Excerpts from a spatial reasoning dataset
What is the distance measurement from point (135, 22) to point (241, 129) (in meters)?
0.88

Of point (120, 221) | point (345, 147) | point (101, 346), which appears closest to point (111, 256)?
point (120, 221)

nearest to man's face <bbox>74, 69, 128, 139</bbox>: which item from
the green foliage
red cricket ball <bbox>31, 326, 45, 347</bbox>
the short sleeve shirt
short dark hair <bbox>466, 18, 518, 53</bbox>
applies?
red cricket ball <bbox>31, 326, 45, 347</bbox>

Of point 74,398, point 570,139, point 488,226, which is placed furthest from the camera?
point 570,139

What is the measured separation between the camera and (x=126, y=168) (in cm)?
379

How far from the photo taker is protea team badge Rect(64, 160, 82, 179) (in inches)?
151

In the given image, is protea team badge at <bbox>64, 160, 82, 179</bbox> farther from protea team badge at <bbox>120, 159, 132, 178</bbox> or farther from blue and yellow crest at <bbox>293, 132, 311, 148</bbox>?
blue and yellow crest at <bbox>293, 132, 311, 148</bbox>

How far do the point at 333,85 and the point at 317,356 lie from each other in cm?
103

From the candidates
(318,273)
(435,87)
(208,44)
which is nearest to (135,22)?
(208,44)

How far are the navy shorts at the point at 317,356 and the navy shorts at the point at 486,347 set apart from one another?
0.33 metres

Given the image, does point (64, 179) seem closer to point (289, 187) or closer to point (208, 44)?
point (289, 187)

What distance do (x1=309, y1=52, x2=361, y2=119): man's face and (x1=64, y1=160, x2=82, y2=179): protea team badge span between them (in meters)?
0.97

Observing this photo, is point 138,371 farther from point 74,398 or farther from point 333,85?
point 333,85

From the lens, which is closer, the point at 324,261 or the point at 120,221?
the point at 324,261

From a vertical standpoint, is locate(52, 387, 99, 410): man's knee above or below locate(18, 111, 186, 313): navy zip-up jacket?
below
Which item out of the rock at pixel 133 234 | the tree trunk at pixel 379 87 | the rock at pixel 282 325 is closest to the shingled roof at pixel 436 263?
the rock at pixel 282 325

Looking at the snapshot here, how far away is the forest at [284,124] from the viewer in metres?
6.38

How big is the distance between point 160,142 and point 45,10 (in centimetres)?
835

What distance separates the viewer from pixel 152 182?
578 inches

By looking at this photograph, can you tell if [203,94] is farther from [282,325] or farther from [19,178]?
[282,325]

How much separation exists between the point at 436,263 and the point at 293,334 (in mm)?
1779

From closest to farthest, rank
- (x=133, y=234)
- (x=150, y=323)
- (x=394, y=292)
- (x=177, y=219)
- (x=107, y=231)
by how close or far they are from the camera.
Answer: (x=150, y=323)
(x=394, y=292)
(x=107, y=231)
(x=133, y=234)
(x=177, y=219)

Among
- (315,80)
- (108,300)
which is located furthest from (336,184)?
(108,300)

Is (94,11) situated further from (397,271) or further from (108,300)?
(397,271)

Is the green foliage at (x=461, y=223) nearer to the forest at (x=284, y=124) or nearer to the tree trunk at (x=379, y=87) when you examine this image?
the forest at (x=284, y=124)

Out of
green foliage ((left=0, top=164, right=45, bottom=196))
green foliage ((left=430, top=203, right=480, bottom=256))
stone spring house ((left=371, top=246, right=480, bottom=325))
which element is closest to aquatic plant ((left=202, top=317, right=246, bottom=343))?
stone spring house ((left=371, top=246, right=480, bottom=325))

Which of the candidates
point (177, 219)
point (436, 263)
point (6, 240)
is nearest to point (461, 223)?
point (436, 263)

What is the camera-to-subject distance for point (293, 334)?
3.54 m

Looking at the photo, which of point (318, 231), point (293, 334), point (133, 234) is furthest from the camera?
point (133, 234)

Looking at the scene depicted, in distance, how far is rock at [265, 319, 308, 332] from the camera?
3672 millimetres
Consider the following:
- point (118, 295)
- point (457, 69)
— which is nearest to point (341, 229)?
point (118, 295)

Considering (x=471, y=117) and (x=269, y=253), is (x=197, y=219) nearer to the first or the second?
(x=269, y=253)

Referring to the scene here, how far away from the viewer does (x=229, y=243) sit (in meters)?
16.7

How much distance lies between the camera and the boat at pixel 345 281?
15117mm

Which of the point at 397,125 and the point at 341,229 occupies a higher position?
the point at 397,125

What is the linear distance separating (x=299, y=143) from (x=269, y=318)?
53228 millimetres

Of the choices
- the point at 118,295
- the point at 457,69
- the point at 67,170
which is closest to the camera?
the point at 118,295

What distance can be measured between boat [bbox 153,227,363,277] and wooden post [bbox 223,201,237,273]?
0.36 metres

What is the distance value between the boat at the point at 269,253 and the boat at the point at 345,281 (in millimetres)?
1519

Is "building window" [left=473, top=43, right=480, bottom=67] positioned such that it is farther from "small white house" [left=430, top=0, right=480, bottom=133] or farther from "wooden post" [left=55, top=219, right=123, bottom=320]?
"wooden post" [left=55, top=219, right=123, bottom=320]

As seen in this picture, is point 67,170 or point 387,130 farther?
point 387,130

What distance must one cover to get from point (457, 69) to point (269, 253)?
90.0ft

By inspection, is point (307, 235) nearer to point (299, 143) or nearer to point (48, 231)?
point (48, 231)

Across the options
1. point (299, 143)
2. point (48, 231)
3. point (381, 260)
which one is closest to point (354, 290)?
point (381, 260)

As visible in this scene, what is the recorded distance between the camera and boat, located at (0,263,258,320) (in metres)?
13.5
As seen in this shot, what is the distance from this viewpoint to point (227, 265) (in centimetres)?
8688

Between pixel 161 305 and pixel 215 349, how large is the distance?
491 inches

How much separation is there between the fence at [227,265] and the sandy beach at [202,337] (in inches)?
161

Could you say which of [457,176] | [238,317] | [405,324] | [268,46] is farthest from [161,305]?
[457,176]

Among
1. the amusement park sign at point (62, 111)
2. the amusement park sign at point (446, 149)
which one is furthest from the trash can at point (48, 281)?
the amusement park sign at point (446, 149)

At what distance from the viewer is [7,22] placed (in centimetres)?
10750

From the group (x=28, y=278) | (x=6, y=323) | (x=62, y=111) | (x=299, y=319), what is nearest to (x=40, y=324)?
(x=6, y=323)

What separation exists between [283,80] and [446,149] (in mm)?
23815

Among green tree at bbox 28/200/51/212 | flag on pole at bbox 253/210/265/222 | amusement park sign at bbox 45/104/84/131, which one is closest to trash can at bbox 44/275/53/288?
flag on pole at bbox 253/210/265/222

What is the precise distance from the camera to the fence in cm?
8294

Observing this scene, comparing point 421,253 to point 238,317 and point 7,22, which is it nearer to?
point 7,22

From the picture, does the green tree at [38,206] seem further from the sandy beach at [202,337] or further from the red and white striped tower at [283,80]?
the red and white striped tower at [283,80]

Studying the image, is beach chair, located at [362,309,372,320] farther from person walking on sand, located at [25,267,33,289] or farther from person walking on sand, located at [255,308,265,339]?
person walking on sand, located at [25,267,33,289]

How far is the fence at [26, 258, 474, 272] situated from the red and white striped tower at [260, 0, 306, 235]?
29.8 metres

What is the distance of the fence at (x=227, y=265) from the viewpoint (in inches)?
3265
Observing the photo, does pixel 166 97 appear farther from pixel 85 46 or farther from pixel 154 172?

#### Problem statement:
Please copy out every record above word for word.

#### The response:
What is the distance measurement from point (135, 22) to point (241, 129) (in meters)?
0.88

Of point (120, 221) | point (345, 147) | point (101, 346), which appears closest to point (111, 256)?
point (120, 221)

nearest to man's face <bbox>74, 69, 128, 139</bbox>: which item from
the green foliage
red cricket ball <bbox>31, 326, 45, 347</bbox>
the short sleeve shirt
short dark hair <bbox>466, 18, 518, 53</bbox>
applies?
red cricket ball <bbox>31, 326, 45, 347</bbox>

Of point 74,398, point 570,139, point 488,226, which is placed furthest from the camera?
point 570,139

What is the measured separation between the camera and (x=126, y=168) (in cm)?
379

How far from the photo taker is protea team badge Rect(64, 160, 82, 179) (in inches)?
151

In the given image, is protea team badge at <bbox>64, 160, 82, 179</bbox> farther from protea team badge at <bbox>120, 159, 132, 178</bbox> or farther from blue and yellow crest at <bbox>293, 132, 311, 148</bbox>?
blue and yellow crest at <bbox>293, 132, 311, 148</bbox>

How far do the point at 333,85 and the point at 317,356 lie from each other in cm?
103

From the candidates
(318,273)
(435,87)
(208,44)
which is nearest to (135,22)?
(208,44)

How far are the navy shorts at the point at 317,356 and the navy shorts at the point at 486,347 set apart from one another?
0.33 metres

Given the image, does point (64, 179) seem closer to point (289, 187) or closer to point (208, 44)?
point (289, 187)

What distance do (x1=309, y1=52, x2=361, y2=119): man's face and (x1=64, y1=160, x2=82, y2=179): protea team badge span between them (in meters)?
0.97

Observing this photo, is point 138,371 farther from point 74,398 or farther from point 333,85?
point 333,85

From the lens, which is closer, the point at 324,261 or the point at 120,221?
the point at 324,261

From a vertical standpoint, is locate(52, 387, 99, 410): man's knee above or below locate(18, 111, 186, 313): navy zip-up jacket?
below
Which item out of the rock at pixel 133 234 | the tree trunk at pixel 379 87 | the rock at pixel 282 325 is closest to the shingled roof at pixel 436 263?
the rock at pixel 282 325

Looking at the snapshot here, how far away is the forest at [284,124] from the viewer in metres?
6.38

How big is the distance between point 160,142 and point 45,10 (in centimetres)?
835

What distance separates the viewer from pixel 152 182?
578 inches

By looking at this photograph, can you tell if [203,94] is farther from [282,325] or farther from [19,178]?
[282,325]

How much separation exists between the point at 436,263 and the point at 293,334 (in mm)?
1779

From closest to farthest, rank
- (x=133, y=234)
- (x=150, y=323)
- (x=394, y=292)
- (x=177, y=219)
- (x=107, y=231)
by how close or far they are from the camera.
Answer: (x=150, y=323)
(x=394, y=292)
(x=107, y=231)
(x=133, y=234)
(x=177, y=219)

Among
- (315,80)
- (108,300)
which is located furthest from (336,184)?
(108,300)

Is (94,11) situated further from (397,271) or further from (108,300)?
(397,271)

Is the green foliage at (x=461, y=223) nearer to the forest at (x=284, y=124) or nearer to the tree trunk at (x=379, y=87) when you examine this image?
the forest at (x=284, y=124)

Out of
green foliage ((left=0, top=164, right=45, bottom=196))
green foliage ((left=430, top=203, right=480, bottom=256))
stone spring house ((left=371, top=246, right=480, bottom=325))
which element is closest to aquatic plant ((left=202, top=317, right=246, bottom=343))?
stone spring house ((left=371, top=246, right=480, bottom=325))

Which of the candidates
point (177, 219)
point (436, 263)
point (6, 240)
is nearest to point (461, 223)?
point (436, 263)

What is the camera-to-subject distance for point (293, 334)?
3.54 m

Looking at the photo, which of point (318, 231), point (293, 334), point (133, 234) is furthest from the camera?
point (133, 234)

Looking at the scene depicted, in distance, how far is rock at [265, 319, 308, 332] from the camera?
3672 millimetres
Consider the following:
- point (118, 295)
- point (457, 69)
— which is nearest to point (341, 229)?
point (118, 295)

Considering (x=471, y=117) and (x=269, y=253), is (x=197, y=219) nearer to the first or the second?
(x=269, y=253)

Referring to the scene here, how far away from the viewer does (x=229, y=243) sit (in meters)?
16.7

How much distance lies between the camera and the boat at pixel 345 281?
15117mm

Which of the point at 397,125 and the point at 341,229 occupies a higher position?
the point at 397,125

What is the linear distance separating (x=299, y=143) from (x=269, y=318)?
53228 millimetres

Of the choices
- the point at 118,295
- the point at 457,69
- the point at 67,170
which is closest to the camera?
the point at 118,295

What distance can be measured between boat [bbox 153,227,363,277] and wooden post [bbox 223,201,237,273]?
0.36 metres

What is the distance value between the boat at the point at 269,253 and the boat at the point at 345,281 (in millimetres)?
1519

Is "building window" [left=473, top=43, right=480, bottom=67] positioned such that it is farther from "small white house" [left=430, top=0, right=480, bottom=133] or farther from "wooden post" [left=55, top=219, right=123, bottom=320]?
"wooden post" [left=55, top=219, right=123, bottom=320]

As seen in this picture, is point 67,170 or point 387,130 farther?
point 387,130

What distance must one cover to get from point (457, 69) to point (269, 253)?
90.0ft

By inspection, is point (307, 235) nearer to point (299, 143) or nearer to point (48, 231)?
point (48, 231)

Across the options
1. point (299, 143)
2. point (48, 231)
3. point (381, 260)
which one is closest to point (354, 290)?
point (381, 260)

As visible in this scene, what is the recorded distance between the camera and boat, located at (0,263,258,320) (in metres)?
13.5
As seen in this shot, what is the distance from this viewpoint to point (227, 265) (in centimetres)?
8688

Between pixel 161 305 and pixel 215 349, how large is the distance?
491 inches

How much separation is there between the fence at [227,265] and the sandy beach at [202,337] (in inches)?
161

Could you say which of [457,176] | [238,317] | [405,324] | [268,46] is farthest from [161,305]?
[457,176]

Among
1. the amusement park sign at point (62, 111)
2. the amusement park sign at point (446, 149)
which one is furthest from the trash can at point (48, 281)?
the amusement park sign at point (446, 149)

At what distance from the viewer is [7,22] placed (in centimetres)?
10750

From the group (x=28, y=278) | (x=6, y=323) | (x=62, y=111) | (x=299, y=319), what is nearest to (x=40, y=324)?
(x=6, y=323)

What separation exists between [283,80] and [446,149] (in mm)?
23815

Among green tree at bbox 28/200/51/212 | flag on pole at bbox 253/210/265/222 | amusement park sign at bbox 45/104/84/131, which one is closest to trash can at bbox 44/275/53/288?
flag on pole at bbox 253/210/265/222

What is the precise distance from the camera to the fence in cm?
8294

Observing this scene, comparing point 421,253 to point 238,317 and point 7,22, which is it nearer to?
point 7,22

From the picture, does the green tree at [38,206] seem further from the sandy beach at [202,337] or further from the red and white striped tower at [283,80]?
the red and white striped tower at [283,80]

Studying the image, is beach chair, located at [362,309,372,320] farther from person walking on sand, located at [25,267,33,289] or farther from person walking on sand, located at [255,308,265,339]?
person walking on sand, located at [25,267,33,289]

How far is the fence at [26, 258, 474, 272] situated from the red and white striped tower at [260, 0, 306, 235]?
29.8 metres

What is the distance of the fence at (x=227, y=265) from the viewpoint (in inches)?
3265
Observing the photo, does pixel 166 97 appear farther from pixel 85 46 or farther from pixel 154 172?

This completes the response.